§ **Directions for this task**: Your answer must be an exact copy of the data below, minus any pictures.

------------------------------------------------------------------------

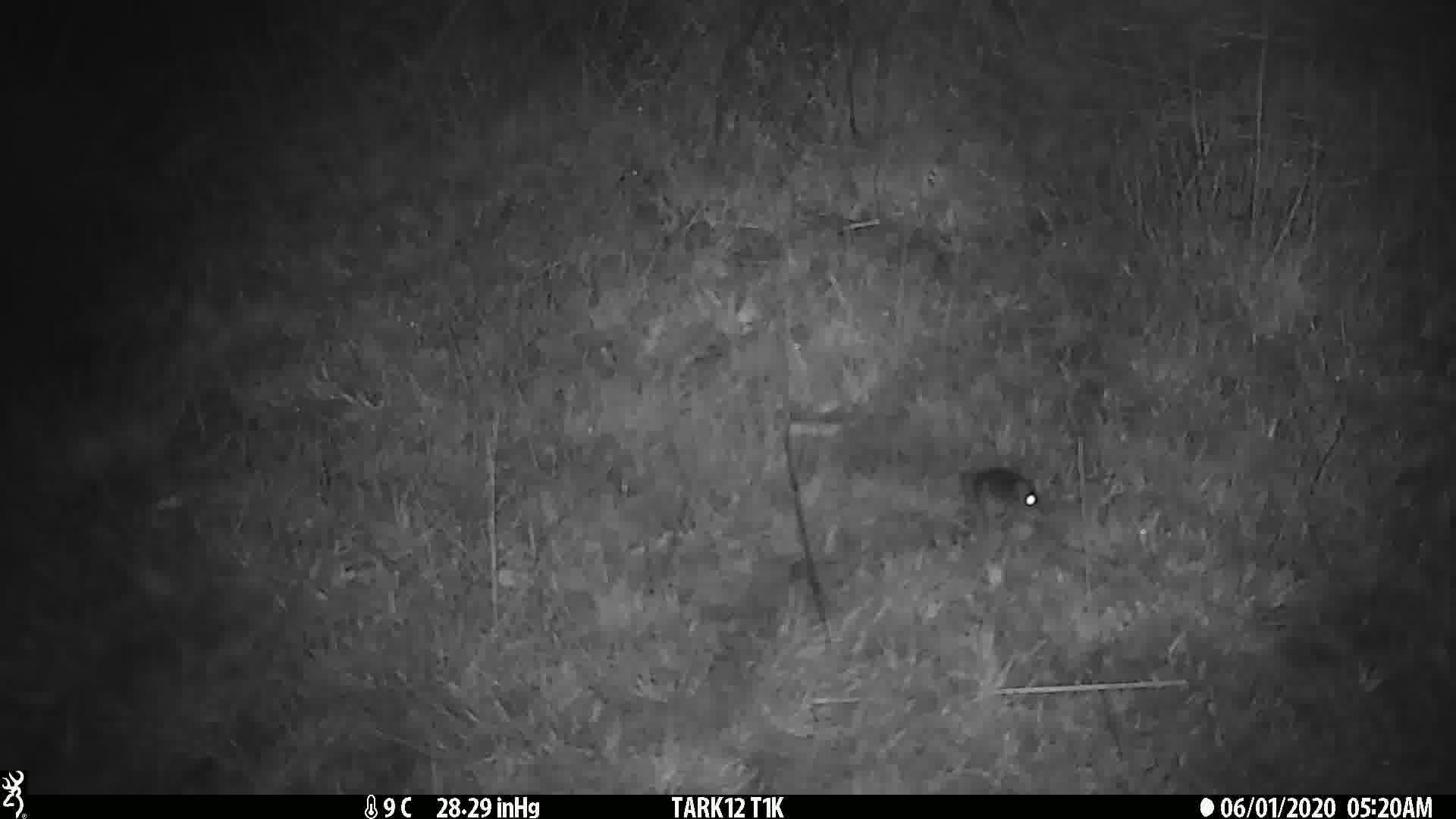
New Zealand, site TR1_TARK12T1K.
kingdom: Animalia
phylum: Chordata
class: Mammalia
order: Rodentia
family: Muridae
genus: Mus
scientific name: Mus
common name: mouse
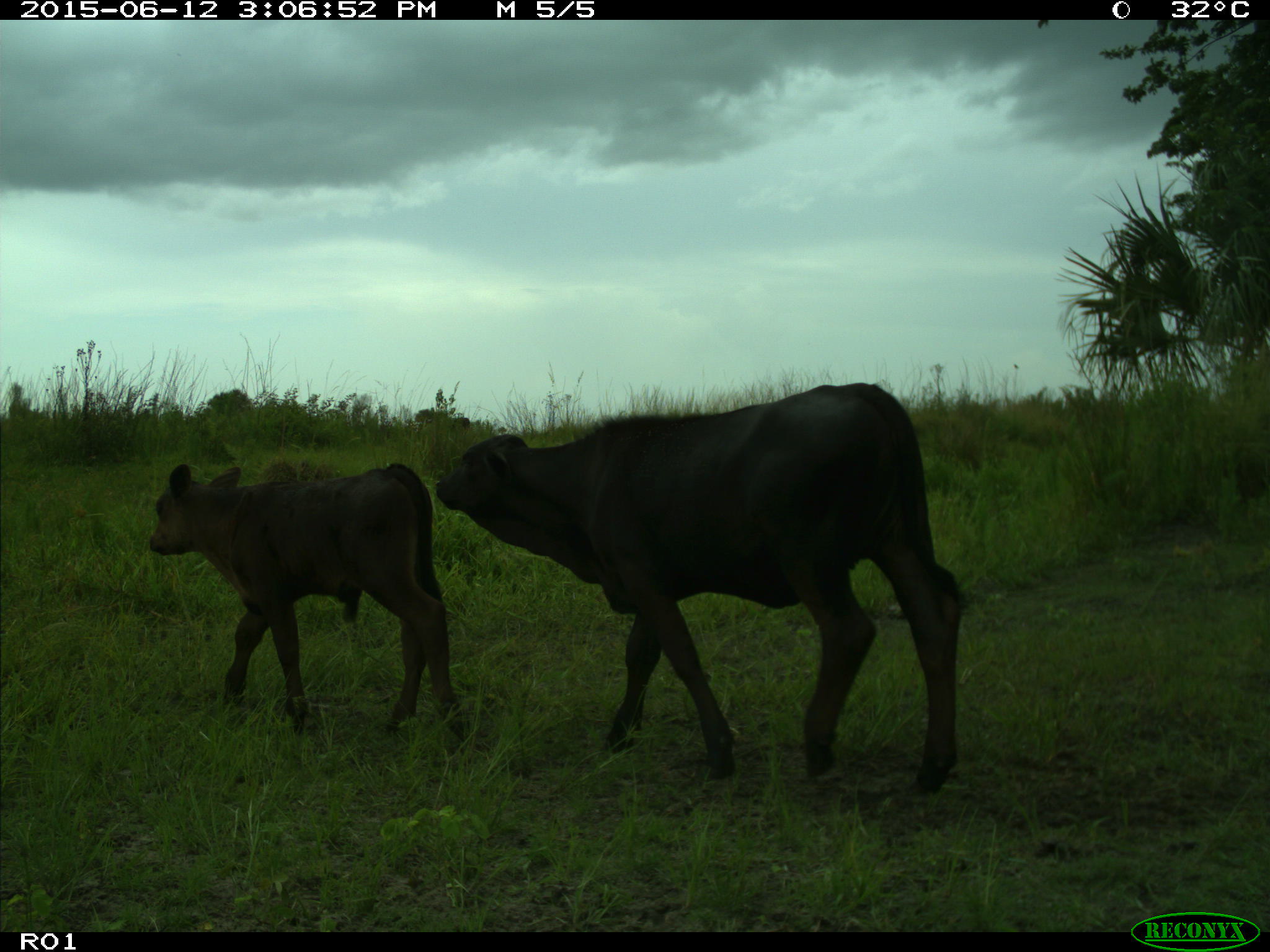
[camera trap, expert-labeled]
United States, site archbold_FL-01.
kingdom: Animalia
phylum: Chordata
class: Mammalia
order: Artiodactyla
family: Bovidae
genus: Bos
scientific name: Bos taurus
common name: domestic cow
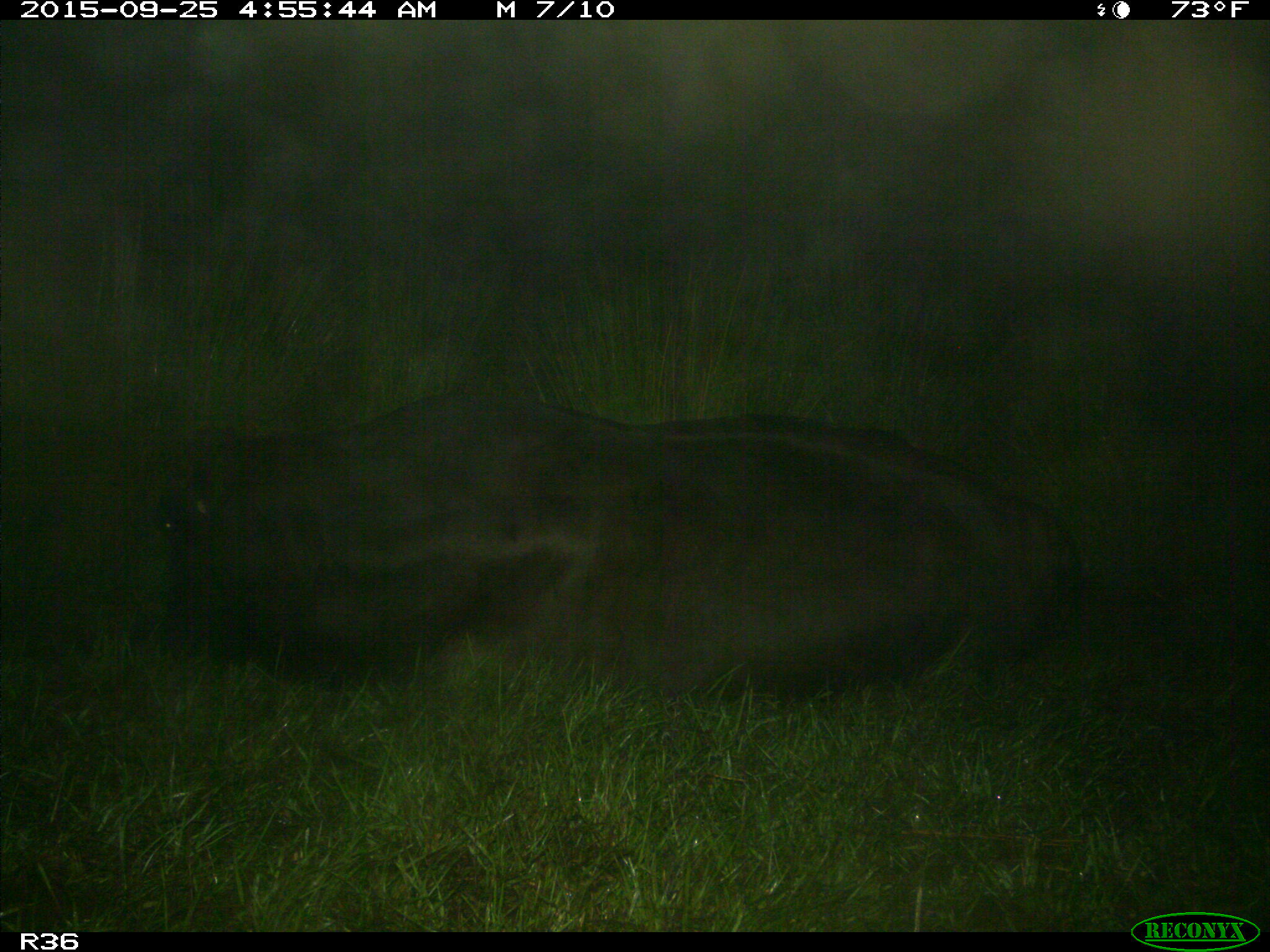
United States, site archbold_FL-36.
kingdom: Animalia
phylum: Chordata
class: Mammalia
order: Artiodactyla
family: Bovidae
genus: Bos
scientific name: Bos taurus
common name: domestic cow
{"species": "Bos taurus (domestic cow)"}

------------------------------------------------------------------------

§ **Final answer**:
New Zealand, site TR1_TARK12T1K.
kingdom: Animalia
phylum: Chordata
class: Mammalia
order: Rodentia
family: Muridae
genus: Mus
scientific name: Mus
common name: mouse
[camera trap, expert-labeled]
United States, site archbold_FL-01.
kingdom: Animalia
phylum: Chordata
class: Mammalia
order: Artiodactyla
family: Bovidae
genus: Bos
scientific name: Bos taurus
common name: domestic cow
United States, site archbold_FL-36.
kingdom: Animalia
phylum: Chordata
class: Mammalia
order: Artiodactyla
family: Bovidae
genus: Bos
scientific name: Bos taurus
common name: domestic cow
{"species": "Bos taurus (domestic cow)"}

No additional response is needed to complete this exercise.